Affects Version/s: None
Fix Version/s: None
I've noticed a pattern of failure behavior in jenkins runs of AutoAddReplicasIntegrationTest (which mostly manifests in the subclass HdfsAutoAddReplicasIntegrationTest, probably due to timing) which indicates either:
- the test is too contrived, and expects autoAddReplicas to kick in in a situation where the current impl of NodeLostTrigger isn't smart enough to handle
- NodeLostTrigger should be smart enough to handle this, but isn't.
The test failure is currently somewhat finicky to reproduce, and depends on a node being stoped, restarted, and stopped again – while an affected collection is changed from autoAddReplicas=false to autoAddReplicas=true before the second "stop"
Regardless of which of the 2 above is true: the test itself is somewhat convoluted.

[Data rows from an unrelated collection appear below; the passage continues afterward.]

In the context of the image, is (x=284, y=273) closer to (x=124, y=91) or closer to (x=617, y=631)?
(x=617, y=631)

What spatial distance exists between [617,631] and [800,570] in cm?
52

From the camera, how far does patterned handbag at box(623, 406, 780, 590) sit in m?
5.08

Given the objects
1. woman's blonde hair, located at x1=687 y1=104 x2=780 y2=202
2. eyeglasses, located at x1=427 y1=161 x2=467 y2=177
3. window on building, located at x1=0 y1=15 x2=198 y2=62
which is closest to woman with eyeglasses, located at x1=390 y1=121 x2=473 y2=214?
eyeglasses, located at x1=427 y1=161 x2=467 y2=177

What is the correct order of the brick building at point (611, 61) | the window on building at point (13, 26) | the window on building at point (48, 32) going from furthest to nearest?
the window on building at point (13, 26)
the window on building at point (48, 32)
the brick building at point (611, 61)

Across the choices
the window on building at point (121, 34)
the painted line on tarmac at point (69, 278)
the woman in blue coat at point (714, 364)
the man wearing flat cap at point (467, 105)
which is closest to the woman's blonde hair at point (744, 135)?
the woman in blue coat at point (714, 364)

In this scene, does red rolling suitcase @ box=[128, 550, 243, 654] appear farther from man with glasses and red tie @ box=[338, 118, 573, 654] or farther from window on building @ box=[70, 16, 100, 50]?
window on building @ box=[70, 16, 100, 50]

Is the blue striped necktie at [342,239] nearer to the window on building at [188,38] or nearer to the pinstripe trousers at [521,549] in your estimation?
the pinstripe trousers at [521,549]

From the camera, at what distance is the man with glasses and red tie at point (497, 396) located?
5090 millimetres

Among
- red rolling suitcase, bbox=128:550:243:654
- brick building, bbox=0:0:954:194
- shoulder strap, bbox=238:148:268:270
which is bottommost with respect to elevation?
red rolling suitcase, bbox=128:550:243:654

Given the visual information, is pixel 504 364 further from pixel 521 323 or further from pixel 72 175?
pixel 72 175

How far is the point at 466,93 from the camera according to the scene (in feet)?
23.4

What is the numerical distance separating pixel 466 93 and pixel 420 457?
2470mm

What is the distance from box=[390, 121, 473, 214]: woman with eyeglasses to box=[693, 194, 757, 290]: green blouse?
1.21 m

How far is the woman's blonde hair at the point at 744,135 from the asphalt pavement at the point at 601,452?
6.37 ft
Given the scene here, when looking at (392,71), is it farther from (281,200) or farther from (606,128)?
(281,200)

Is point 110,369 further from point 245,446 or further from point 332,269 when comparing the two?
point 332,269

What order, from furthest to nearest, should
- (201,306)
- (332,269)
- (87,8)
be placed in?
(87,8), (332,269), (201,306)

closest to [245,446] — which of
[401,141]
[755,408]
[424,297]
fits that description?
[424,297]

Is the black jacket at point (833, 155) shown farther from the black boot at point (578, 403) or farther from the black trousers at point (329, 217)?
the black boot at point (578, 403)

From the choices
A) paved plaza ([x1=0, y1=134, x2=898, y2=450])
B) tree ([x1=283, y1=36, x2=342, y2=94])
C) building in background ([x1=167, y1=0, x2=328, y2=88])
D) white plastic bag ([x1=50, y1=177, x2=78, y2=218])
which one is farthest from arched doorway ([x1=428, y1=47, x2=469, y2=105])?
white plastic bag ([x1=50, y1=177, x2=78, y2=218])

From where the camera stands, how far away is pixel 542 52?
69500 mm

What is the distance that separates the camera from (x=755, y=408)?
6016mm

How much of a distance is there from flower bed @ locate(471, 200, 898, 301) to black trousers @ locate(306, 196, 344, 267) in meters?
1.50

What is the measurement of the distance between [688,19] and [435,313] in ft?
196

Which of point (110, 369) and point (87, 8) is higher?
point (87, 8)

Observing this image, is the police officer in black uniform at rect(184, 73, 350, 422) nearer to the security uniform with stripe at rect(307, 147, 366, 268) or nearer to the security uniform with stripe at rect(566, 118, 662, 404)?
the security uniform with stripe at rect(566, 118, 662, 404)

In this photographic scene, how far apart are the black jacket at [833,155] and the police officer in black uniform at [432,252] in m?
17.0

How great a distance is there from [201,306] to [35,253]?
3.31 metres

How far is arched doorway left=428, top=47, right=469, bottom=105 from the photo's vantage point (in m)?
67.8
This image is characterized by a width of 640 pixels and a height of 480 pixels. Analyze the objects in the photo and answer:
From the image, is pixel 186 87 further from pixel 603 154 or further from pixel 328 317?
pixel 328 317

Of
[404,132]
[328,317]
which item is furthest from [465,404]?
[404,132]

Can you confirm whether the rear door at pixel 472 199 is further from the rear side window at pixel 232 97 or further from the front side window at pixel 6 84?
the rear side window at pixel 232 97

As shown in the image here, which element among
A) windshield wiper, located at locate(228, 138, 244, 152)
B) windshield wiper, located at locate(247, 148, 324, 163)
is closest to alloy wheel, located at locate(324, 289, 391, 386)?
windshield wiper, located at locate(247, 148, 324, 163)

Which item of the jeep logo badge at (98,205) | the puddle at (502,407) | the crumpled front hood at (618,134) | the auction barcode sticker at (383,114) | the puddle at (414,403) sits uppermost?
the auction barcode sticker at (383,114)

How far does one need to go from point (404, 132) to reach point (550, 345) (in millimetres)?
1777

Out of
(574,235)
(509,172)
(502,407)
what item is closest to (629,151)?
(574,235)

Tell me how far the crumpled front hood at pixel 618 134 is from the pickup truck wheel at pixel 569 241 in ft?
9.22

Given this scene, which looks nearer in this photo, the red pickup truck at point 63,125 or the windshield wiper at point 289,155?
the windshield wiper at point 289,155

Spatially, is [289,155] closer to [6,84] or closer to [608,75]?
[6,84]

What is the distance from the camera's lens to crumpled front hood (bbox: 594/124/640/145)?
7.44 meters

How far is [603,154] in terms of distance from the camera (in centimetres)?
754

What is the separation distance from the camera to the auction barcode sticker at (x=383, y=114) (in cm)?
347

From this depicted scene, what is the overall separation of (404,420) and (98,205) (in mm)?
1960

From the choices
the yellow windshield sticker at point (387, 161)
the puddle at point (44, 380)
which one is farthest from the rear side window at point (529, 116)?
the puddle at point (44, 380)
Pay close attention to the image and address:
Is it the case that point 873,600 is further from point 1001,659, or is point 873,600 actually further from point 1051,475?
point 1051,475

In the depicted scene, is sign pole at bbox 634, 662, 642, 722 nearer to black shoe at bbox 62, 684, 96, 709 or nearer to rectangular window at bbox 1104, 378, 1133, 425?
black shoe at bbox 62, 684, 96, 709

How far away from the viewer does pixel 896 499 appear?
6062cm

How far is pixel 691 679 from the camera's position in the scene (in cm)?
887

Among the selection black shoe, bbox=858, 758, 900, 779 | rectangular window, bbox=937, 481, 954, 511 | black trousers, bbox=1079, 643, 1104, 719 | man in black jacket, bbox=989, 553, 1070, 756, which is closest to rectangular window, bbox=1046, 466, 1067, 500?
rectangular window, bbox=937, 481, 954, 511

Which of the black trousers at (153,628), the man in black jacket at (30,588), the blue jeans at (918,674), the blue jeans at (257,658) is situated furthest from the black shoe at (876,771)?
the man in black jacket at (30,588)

It creates a sequence of events (some randomized, some static) and asserting specific outcomes after each – but the timing of scheduled triggers like NodeLostTrigger , and the interplay of things like "pick a random node to shutdown" with a subsequent "explicitly shut down node2" (even if it was the node randomly shut down earlier) is confusing.
I'm creating this issue to track two tightly dependent objectives:
- refactoring this test to:
- better isolate the specific things it's trying to test in individual test methods.
- have a singular test method that triggers the specific sequence of events that is currently problematic (ideally in such a way that it reliably fails).
- AwaitsFix this new test method until someone with a better understand of the autoAddReplicas / NodeLostTrigger code can assess if the test is faulty or the code being tested is faulty.